Return, word for word, the stretch of the records from the line containing "Focusing on boy's" through the end of the records.

□ □ □

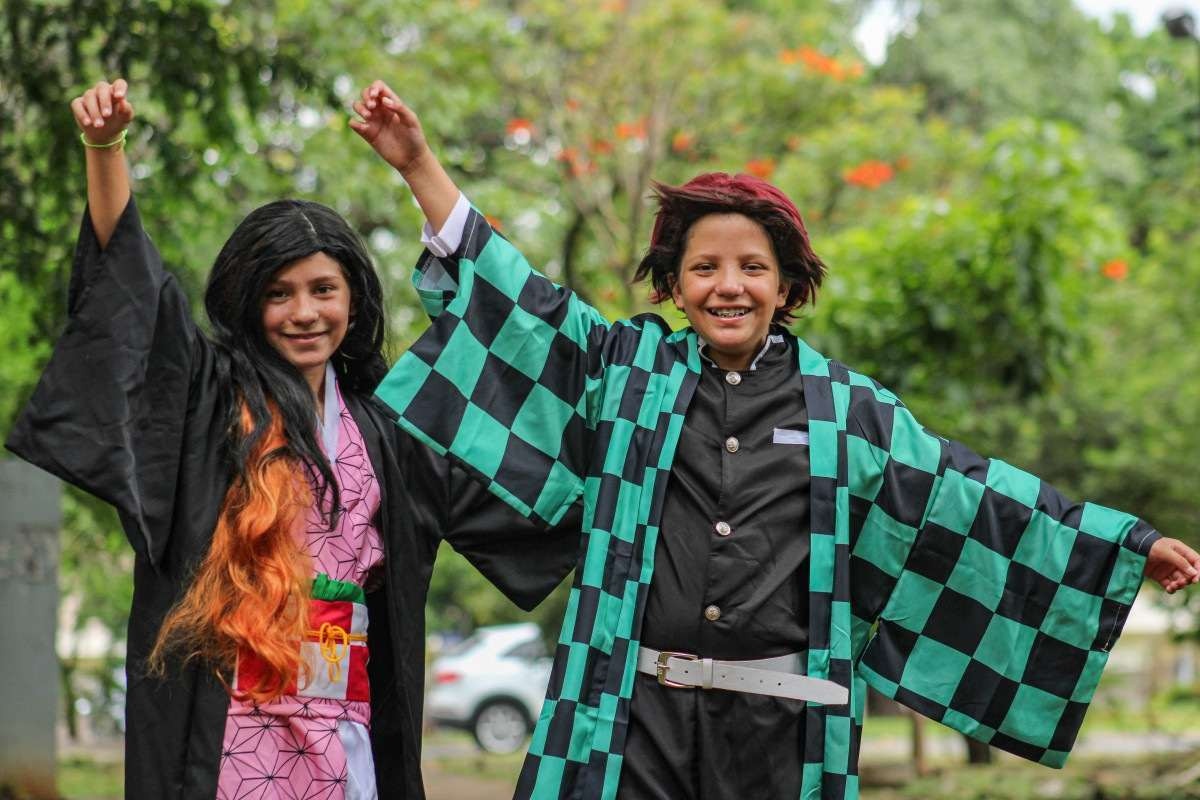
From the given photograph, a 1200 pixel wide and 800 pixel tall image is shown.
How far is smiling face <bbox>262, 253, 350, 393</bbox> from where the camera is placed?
3.11m

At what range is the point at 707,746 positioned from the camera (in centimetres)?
287

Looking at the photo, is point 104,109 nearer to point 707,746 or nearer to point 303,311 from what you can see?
point 303,311

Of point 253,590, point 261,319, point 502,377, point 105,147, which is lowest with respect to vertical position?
point 253,590

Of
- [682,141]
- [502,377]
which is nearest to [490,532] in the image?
[502,377]

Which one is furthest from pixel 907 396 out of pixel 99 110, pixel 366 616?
pixel 99 110

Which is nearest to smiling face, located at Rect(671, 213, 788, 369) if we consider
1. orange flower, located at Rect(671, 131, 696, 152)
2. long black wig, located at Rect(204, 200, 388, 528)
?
long black wig, located at Rect(204, 200, 388, 528)

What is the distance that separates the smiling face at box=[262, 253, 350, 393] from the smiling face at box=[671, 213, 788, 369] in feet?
2.49

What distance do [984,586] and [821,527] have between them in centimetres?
48

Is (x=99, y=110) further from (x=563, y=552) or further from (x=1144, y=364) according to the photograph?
(x=1144, y=364)

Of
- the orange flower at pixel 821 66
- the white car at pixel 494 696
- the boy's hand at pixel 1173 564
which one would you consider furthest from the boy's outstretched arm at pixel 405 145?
the white car at pixel 494 696

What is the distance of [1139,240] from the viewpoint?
15203mm

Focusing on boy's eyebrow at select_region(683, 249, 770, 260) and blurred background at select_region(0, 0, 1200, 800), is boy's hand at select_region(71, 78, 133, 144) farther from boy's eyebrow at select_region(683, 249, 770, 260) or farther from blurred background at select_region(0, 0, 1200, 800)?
blurred background at select_region(0, 0, 1200, 800)

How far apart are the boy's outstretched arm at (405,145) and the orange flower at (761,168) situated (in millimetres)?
7694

□ □ □

**Task output**
Focusing on boy's eyebrow at select_region(683, 249, 770, 260) and blurred background at select_region(0, 0, 1200, 800), is boy's hand at select_region(71, 78, 133, 144) farther from boy's eyebrow at select_region(683, 249, 770, 260) or farther from blurred background at select_region(0, 0, 1200, 800)?
blurred background at select_region(0, 0, 1200, 800)

How far apart are the boy's outstretched arm at (405,145) and the orange flower at (761,168) situated (in millimetres)?
7694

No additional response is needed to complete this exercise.